===== PAGE TEXT
EYE MOVEMENT DESENSITISATION AND REPROCESSING (EMDR)

EMDR originated with a chance observation. One day in 1987 psychologist Francine Shapiro was walking through a park, preoccupied with some painful memories when she noticed that rapid eye movements produced a dramatic relief from her distress. EMDR loosens up something in the brain that gives people rapid access to loosely associated memories and images from their past. This seems to help them put the traumatic experience into a larger context or perspective. EMDR enables them to observe their experiences in a new way, without the need to describe or explain it to another person. EMDR can help even if the client and therapist do not have a trusting relationship which can be particularly helpful because trauma can leave people struggling to trust others. Because EMDR doesn’t require clients to explain to a therapist why they feel so upset, it allows them to stay fully focused on their internal experience with the feeling that they are in control. Rather than feeling each individual step of their traumatic memory it becomes more like a whole, instead of fragments, and feels more manageable, a story about something that happened a long time ago.
==========
===== INFORMATION GIVEN
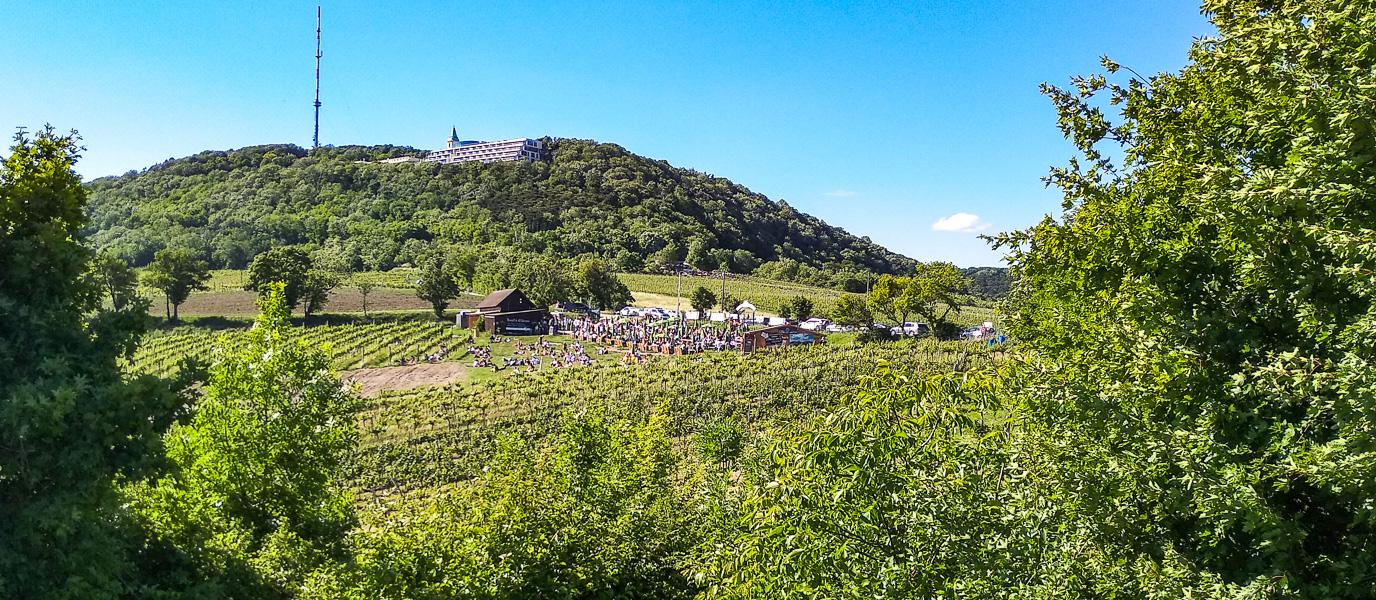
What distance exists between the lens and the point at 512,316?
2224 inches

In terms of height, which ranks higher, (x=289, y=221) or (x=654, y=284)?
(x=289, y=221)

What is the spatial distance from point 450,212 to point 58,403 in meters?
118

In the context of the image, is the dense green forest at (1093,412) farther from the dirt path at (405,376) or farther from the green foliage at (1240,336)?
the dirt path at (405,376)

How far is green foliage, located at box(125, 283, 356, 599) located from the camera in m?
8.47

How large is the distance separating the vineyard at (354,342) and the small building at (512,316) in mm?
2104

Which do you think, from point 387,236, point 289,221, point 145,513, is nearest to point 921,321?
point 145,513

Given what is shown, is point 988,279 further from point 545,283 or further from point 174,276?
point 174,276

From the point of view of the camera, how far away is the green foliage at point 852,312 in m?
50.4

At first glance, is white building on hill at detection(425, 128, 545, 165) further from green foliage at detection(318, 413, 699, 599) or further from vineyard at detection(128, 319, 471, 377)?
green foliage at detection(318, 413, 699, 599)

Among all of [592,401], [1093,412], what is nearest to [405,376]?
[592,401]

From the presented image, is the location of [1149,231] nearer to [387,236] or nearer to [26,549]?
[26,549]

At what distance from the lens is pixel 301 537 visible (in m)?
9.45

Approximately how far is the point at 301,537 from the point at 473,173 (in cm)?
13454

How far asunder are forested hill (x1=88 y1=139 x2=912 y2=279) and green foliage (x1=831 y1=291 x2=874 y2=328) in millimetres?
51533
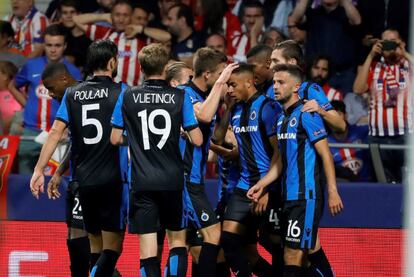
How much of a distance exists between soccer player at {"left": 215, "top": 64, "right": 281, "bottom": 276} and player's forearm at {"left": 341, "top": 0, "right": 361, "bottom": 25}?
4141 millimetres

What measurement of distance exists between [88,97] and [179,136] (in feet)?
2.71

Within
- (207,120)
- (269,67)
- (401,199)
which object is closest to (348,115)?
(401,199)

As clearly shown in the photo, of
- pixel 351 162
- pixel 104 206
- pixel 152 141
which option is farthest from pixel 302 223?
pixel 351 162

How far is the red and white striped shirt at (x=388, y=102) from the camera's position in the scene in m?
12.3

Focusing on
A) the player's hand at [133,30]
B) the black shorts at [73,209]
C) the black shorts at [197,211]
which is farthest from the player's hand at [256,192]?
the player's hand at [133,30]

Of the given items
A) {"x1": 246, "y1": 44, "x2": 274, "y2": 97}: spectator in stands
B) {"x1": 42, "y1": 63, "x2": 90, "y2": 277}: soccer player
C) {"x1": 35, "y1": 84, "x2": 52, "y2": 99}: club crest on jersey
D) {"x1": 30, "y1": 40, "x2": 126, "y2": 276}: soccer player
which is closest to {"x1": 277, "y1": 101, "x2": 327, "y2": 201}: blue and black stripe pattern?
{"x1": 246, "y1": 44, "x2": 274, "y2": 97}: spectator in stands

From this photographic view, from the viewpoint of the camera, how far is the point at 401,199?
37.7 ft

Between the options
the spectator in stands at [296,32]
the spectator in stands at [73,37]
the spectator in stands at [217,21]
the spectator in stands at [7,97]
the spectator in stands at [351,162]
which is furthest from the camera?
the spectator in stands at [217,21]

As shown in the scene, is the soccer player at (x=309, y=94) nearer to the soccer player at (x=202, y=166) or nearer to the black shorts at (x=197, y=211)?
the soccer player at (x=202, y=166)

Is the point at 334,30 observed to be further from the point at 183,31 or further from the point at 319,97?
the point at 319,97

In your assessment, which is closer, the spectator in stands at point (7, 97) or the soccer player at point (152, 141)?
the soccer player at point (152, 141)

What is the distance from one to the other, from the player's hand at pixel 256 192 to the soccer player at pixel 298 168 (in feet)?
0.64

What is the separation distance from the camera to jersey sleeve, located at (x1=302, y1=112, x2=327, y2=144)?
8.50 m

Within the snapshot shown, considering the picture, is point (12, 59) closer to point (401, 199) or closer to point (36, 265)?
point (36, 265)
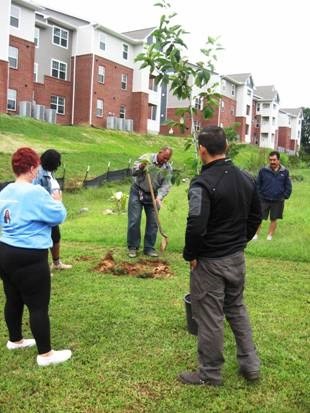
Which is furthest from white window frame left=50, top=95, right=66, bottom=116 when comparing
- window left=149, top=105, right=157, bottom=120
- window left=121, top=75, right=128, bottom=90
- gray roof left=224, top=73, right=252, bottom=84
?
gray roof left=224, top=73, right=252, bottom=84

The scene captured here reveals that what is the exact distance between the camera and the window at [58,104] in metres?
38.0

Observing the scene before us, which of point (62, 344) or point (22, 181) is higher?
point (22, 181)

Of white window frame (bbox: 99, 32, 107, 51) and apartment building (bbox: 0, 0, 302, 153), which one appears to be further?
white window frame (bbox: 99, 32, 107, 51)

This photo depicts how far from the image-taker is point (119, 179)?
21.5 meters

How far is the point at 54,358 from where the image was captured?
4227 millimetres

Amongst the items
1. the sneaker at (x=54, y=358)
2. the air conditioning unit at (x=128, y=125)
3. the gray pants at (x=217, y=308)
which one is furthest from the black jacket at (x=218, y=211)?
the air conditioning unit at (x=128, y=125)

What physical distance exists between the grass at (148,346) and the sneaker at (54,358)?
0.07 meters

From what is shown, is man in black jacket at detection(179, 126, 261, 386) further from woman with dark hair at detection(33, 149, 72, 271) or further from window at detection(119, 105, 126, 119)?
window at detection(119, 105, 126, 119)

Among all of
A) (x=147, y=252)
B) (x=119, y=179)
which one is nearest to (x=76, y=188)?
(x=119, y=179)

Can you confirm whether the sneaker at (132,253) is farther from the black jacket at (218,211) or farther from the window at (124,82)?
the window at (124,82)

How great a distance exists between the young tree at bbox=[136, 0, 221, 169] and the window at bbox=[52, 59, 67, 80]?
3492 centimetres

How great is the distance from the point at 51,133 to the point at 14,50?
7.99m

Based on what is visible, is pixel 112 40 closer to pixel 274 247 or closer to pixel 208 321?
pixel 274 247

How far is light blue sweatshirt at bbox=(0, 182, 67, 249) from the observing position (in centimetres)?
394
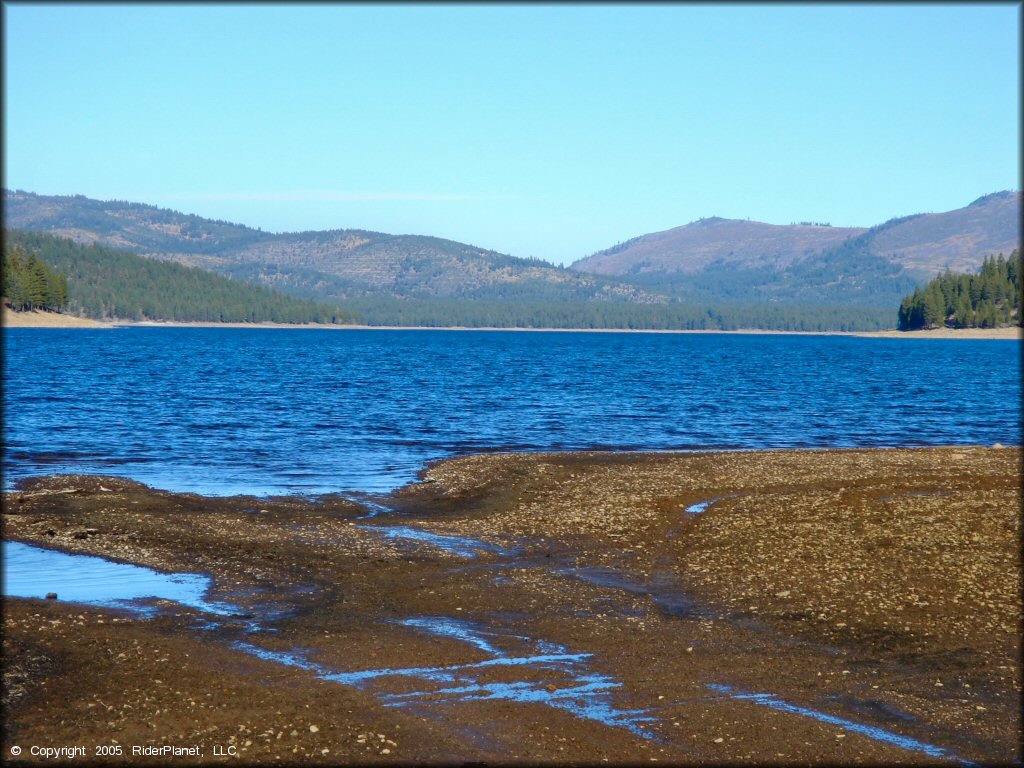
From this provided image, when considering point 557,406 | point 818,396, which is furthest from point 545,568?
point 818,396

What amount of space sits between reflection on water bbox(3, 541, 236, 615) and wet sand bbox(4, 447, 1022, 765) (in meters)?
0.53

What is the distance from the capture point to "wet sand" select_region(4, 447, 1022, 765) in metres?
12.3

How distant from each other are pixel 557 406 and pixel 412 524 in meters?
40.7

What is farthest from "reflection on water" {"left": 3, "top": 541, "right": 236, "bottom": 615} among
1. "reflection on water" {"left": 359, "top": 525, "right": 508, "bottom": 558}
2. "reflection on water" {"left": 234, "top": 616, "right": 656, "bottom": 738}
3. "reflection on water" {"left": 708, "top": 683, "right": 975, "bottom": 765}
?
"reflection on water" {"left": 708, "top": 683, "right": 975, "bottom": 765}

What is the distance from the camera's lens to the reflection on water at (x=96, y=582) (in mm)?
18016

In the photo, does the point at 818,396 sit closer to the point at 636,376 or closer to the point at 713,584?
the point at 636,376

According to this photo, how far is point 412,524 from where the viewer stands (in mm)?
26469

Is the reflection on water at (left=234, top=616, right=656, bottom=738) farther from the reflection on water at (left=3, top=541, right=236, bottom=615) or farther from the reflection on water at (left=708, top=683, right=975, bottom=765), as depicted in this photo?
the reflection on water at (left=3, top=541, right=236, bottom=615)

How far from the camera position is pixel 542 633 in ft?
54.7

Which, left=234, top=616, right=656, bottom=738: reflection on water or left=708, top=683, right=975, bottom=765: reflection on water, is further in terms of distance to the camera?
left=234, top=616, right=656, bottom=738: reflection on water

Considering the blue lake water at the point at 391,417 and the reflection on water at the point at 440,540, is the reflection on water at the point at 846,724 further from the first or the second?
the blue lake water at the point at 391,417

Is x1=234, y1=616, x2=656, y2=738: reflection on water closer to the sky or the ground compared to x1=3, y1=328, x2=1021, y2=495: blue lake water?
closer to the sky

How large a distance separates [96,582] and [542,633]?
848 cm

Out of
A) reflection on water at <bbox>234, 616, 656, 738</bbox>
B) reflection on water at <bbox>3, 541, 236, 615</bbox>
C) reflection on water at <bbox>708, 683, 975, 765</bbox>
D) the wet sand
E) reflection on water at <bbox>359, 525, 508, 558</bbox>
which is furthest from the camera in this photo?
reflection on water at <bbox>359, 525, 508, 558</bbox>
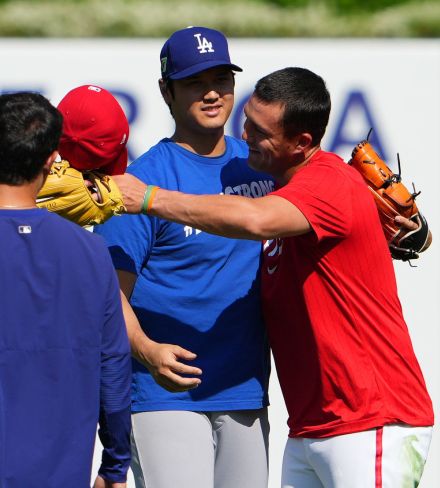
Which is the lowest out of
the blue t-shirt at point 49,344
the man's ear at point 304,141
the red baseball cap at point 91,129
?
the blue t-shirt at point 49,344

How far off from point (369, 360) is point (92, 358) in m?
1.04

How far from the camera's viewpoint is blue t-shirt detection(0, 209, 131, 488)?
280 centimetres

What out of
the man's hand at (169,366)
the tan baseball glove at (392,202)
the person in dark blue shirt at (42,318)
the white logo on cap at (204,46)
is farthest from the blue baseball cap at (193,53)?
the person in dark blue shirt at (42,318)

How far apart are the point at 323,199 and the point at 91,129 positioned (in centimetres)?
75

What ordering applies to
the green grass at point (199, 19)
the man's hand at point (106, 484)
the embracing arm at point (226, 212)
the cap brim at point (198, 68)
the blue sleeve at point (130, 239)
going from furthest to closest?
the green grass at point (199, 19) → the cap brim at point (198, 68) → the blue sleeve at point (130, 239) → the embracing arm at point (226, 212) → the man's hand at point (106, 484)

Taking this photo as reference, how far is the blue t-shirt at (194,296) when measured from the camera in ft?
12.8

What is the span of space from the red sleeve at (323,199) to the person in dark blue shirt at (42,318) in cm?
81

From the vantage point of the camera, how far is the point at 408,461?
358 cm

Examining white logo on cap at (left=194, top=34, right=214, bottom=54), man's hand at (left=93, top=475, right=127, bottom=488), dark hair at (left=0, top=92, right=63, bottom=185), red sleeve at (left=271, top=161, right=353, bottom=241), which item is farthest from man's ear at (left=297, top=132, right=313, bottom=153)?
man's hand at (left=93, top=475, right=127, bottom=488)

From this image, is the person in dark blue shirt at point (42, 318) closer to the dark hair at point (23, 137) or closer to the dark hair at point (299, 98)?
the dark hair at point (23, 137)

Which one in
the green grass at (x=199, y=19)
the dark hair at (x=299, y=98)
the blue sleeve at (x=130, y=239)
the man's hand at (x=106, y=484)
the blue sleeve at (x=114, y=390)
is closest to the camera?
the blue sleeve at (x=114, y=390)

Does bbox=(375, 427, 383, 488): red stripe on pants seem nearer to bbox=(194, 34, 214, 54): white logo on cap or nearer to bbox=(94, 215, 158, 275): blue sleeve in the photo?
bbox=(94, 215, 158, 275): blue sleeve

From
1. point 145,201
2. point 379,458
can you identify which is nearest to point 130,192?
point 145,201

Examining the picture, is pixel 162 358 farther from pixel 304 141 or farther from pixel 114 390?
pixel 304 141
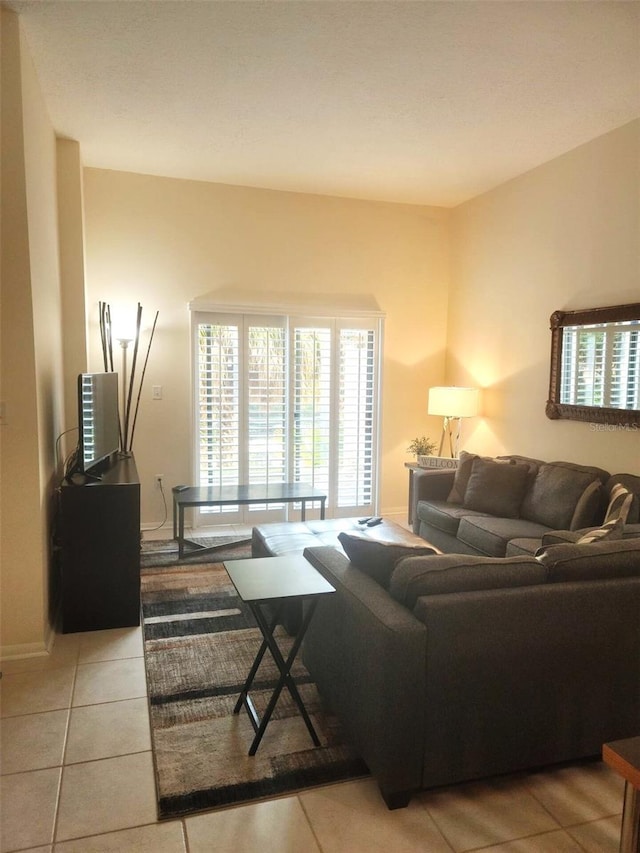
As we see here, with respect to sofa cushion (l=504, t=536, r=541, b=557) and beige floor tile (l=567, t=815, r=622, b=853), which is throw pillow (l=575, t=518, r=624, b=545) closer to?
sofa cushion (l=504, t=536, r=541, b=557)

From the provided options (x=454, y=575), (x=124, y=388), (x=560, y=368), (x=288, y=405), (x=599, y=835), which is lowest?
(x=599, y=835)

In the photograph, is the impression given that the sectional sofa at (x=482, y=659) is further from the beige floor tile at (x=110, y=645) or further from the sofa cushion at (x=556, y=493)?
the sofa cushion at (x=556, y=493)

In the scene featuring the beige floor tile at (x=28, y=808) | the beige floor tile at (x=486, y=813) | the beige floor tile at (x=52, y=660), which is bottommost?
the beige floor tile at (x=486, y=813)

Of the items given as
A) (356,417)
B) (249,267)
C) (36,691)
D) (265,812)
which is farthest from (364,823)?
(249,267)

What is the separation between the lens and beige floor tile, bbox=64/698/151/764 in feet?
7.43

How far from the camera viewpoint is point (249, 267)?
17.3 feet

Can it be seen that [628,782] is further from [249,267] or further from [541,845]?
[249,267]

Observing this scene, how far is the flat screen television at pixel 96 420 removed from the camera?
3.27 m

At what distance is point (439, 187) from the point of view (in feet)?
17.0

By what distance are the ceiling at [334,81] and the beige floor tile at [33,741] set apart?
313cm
==========
YOUR INSTRUCTIONS: Please resume the passage on EMDR at the top of the page, starting right after its last sentence.

EXERCISE OUTPUT:
EMDR activates a series of unsought and seemingly unrelated sensations, emotions, images, and thoughts in conjunction with the original memory. This way of reassembling old information into new packages may be just the way we integrate ordinary, nontraumatic experiences. EMDR spends very little time revisiting the original trauma: the trauma is the starting point, but the focus is on stimulating and opening up the associative process.